L’homme sous l’orage de Gaëlle Nohant : Le soldat et le peintre
Publié le 21 août aux éditions L'Iconoclaste
1917. Théodore, un peintre mué par la création, des idéaux esthétiques et des amitiés artistiques, voit sa conception de l’existence s’effondrer lorsqu’il se retrouve convoqué pour la Grande Guerre. Face à l’horreur, il déserte les combats, et tente de trouver refuge dans un domaine viticole, du sud de la France, où il avait noué une relation intime et platonique avec Isaure, mécène et maîtresse des lieux. Quand elle le rencontre sur le pas de sa porte, Isaure, dont le mari et le fils sont au front, chasse le déserteur, choquée par sa lâcheté. Rosalie, sa fille de 19 ans, assiste à la scène. Quelque chose bascule chez elle face à cet homme fragile. Rosalie se convainc que Dieu ne veut pas laisser cet homme souffrir sous la pluie. Elle le fait pénétrer en secret dans la demeure et le cache au grenier.

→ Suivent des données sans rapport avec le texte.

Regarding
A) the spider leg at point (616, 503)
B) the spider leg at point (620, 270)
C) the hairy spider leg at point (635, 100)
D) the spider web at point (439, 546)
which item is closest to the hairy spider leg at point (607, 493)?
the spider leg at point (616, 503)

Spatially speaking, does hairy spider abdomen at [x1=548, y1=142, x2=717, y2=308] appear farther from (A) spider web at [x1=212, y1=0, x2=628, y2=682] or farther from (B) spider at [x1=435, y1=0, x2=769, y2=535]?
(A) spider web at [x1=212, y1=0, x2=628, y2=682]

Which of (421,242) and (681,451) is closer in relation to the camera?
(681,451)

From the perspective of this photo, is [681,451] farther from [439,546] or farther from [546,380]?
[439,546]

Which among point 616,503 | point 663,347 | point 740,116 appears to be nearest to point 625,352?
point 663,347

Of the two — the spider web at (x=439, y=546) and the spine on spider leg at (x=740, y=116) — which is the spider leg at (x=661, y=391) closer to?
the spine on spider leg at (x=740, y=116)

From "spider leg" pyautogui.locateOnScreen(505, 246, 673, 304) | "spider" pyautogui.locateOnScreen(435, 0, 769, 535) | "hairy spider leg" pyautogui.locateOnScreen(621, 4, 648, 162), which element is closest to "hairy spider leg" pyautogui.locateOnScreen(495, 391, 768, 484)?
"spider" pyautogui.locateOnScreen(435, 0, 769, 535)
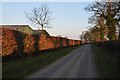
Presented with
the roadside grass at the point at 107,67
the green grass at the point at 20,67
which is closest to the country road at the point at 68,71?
the roadside grass at the point at 107,67

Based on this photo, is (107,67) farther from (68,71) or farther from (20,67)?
(20,67)

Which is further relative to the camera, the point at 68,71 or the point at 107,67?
the point at 107,67

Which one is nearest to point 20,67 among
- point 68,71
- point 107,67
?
point 68,71

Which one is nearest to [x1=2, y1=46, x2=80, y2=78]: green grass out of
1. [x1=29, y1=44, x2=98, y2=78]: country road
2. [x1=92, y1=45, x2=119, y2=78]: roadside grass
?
[x1=29, y1=44, x2=98, y2=78]: country road

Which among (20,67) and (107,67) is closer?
(20,67)

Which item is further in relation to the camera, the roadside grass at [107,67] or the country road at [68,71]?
the roadside grass at [107,67]

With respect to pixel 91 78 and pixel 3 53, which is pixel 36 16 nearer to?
pixel 3 53

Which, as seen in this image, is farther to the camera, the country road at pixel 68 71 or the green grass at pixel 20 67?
the green grass at pixel 20 67

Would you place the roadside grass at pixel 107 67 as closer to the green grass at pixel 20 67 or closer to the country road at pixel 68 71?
the country road at pixel 68 71

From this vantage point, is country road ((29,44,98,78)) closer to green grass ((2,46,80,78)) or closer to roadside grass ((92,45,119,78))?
roadside grass ((92,45,119,78))

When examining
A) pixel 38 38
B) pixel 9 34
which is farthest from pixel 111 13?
pixel 9 34

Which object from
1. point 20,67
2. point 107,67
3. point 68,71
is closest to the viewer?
point 68,71

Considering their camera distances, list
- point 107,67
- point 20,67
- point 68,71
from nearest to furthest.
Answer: point 68,71 < point 20,67 < point 107,67

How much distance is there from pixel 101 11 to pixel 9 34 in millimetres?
36165
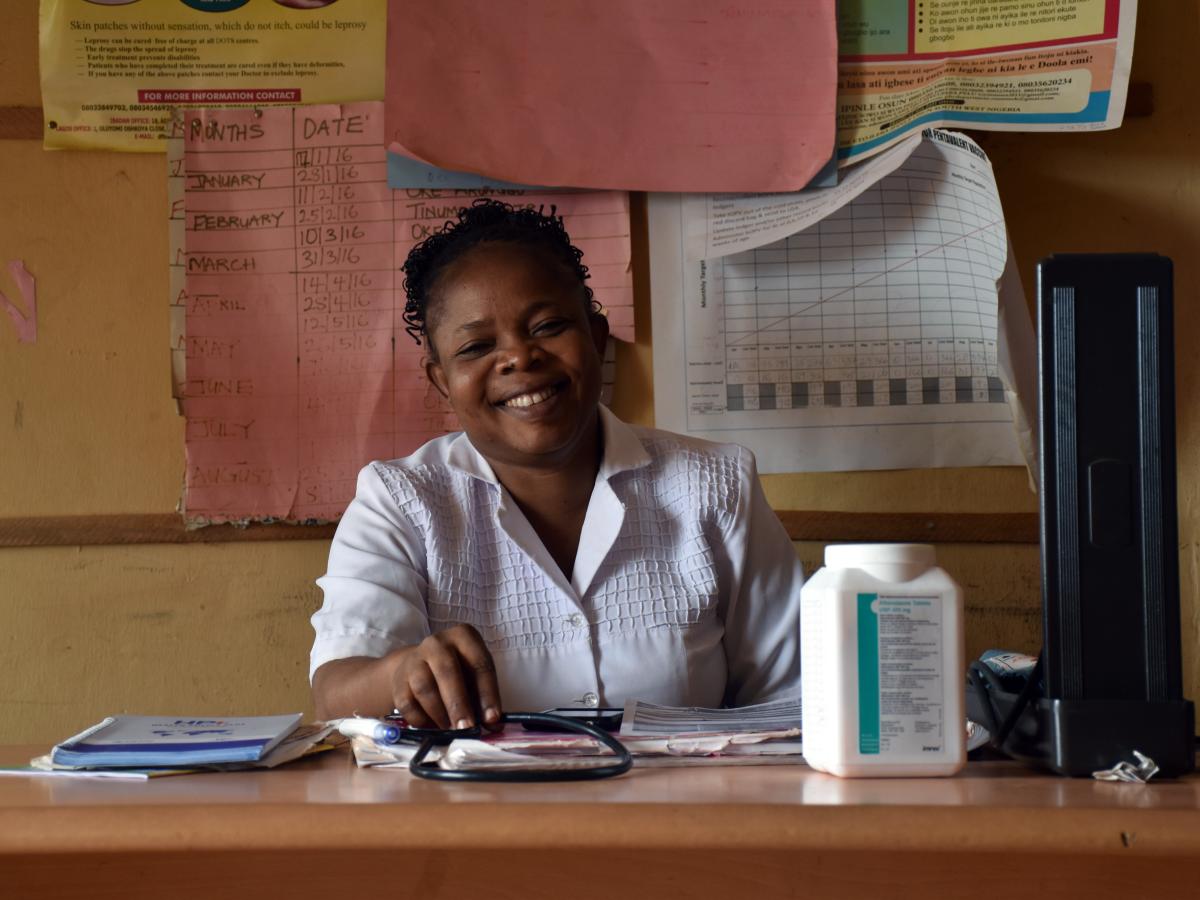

L’homme sous l’orage de Gaëlle Nohant raconte la trajectoire de quatre personnages qui refusent la place que la société leur impose : Théodore veut fuir les guerres décidées par ceux qui ne se battent pas ; Isaure réfute sa condition de maîtresse de maison pour prendre, en l’absence de son mari, la direction du domaine et contribuer à la prise en charge des blessés de guerre ; Rosalie est prête à se détourner d’une vie de châtelaine toute tracée pour vivre le grand amour ; tandis que Marthe, une des bonnes du château, qui va découvrir qui se cache au grenier et faire chanter Rosalie, fera tout pour s’extraire de sa condition.
Inspiré par un des lieux d’enfance que fréquentait l’autrice, L’homme sous l’orage est un huis clos romantique et tragique où les protagonistes, issus de classes sociales et de générations différentes, confrontent leurs désirs et leurs conceptions de l’existence. Isaure soigne les blessures physiques, mais prive de son aide un homme aux plaies psychologiques. Rosalie et Marthe luttent chacune pour leur émancipation, émotionnelle pour l’une, financière pour l’autre. Ces trois femmes, toutes fortes à leur manière, soulignent combien l’absence des hommes, partis au combat, et de la domination masculine associée, créent des espaces libératoires.
Théodore, cet homme caché, fait lui écho à d’autres guerres, à d’autres fugitifs, à d’autres traques ; tirant un lien sous terrain avec Le Bureau d’éclaircissement des destins, le précédent roman de l’autrice, sur les camps de concentration de la Seconde Guerre mondiale. Ici la clandestinité ouvre une autre voie. Elle n’est pas qu’un lieu de désolation, dévoré par l’attente de l’arrestation à venir. Elle est aussi le lieu de l’amour.
L’homme sous l’orage, c’est à la fois l’humain confronté au chaos du monde, à ces batailles où des soldats trempés par la tempête dorment dans la boue, mais c’est aussi spécifiquement ce peintre, qui contemple la pluie qui tombe depuis la lucarne du grenier où il s’est réfugié. Il n’y a pas d’un côté le soldat ruisselant, craignant pour sa vie, et l’artiste déserteur, pour qui l’existence a perdu tout son sens. Le soldat et le peintre sont la même personne, le même homme sous l’orage.
Il en résulte une romance tragique et politique, pleine d’ambiguïté et de regards sur le monde. Il faut voir comment Gaëlle Nohant met en scène la haine du peuple à l’encontre des déserteurs, des hommes qui, de notre point de vue contemporain, font preuve d’humanité et non de lâcheté. L’homme sous l’orage est l’œuvre d’une autrice au sommet de son art, et en maîtrise totale de sa pratique. Une œuvre d’une précision folle : précision historique (on sent derrière chaque description le travail de recherche et le pistage de la moindre approximation), précision littéraire (une langue douce et ciselée, qui accroît le souffle romanesque) et précision émotionnelle dans les enjeux propres à chaque personnage. Une merveille.